4. Be polite, honest and direct. A company should not lose sight of the human element of its interactions with enforcement officials. If it decides it is in its best interest to cooperate with the enforcement agency, it should do so in a way that allows it to obtain the fullest possible benefit of that cooperation. This means being prompt in responding to inquiries, producing translations of foreign language documents, highlighting the nature and substance of documents it produces and explaining the reasons for delays of supplemental productions. When officials ask to interview company employees, the company should assist in producing them in a timely and cooperative way. Cooperation should be proactive, not passive. This means reaching out to officials to make sure their requests are being met instead of merely waiting for their inquiries. It can also be helpful to take the time to point out important or significant documents or information, even when they might not be favorable to the company’s position. As one colleague stated, “DOJ and SEC officials are smart people. They will figure this stuff out. So you might as well make it easier for them.”

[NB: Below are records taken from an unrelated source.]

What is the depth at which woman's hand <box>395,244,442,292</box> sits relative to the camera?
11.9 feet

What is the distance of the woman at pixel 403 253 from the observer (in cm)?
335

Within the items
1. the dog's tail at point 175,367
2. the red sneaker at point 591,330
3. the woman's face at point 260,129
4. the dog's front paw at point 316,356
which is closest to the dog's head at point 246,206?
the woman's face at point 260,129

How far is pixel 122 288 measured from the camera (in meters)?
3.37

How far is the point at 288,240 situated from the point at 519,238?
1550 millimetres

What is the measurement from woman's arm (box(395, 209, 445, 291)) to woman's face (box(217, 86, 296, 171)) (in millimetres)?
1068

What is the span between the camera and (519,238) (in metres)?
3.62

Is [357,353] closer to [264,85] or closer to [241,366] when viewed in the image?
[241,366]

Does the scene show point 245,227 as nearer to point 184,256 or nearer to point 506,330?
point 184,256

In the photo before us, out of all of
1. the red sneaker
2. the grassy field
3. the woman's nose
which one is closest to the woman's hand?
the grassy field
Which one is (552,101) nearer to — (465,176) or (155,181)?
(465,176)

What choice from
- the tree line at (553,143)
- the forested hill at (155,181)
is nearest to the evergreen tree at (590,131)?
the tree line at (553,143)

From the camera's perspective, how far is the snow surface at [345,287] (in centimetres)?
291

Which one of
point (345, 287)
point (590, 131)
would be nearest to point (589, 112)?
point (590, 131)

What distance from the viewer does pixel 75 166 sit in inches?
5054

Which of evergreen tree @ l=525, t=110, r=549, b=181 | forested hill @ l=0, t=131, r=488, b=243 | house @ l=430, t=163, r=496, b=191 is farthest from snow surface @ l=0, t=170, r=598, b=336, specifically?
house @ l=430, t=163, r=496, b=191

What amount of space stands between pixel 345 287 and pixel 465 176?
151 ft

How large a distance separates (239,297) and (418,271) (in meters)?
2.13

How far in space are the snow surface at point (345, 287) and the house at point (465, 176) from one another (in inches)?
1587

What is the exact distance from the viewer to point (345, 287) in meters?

5. Strike the right balance between cooperation and advocacy. FCPA settlements, in particular, are specialized situations. Companies cannot be too pushy when they are trying to reach an agreement. For example, they should be careful not to overly assert the attorney-client or work product privileges and do so only in light of relevant standards. This means being conscious of the often non-attorney-client privileged communications of in-house counsel. It means not confusing government investigations with regular civil litigation, with its occasional document production gamesmanship. Production of documents is none other than a further important step in a company’s efforts to cooperate with an inquiry.
At the same time, companies should not roll over. FCPA enforcement officials can be aggressive, and companies need to know when and how to push back. When they push back, it should be educated and well reasoned. This is often difficult to do well without experienced FCPA counsel. Lawyers who regularly engage in settlements are familiar with the nuances of the statute’s application, knowing when it makes sense to concede to government requests and when it is appropriate to refuse. Approaching settlements in this way, companies are able to build credibility from a position of strength, even when taking positions contrary to the theories advocated by enforcement agencies.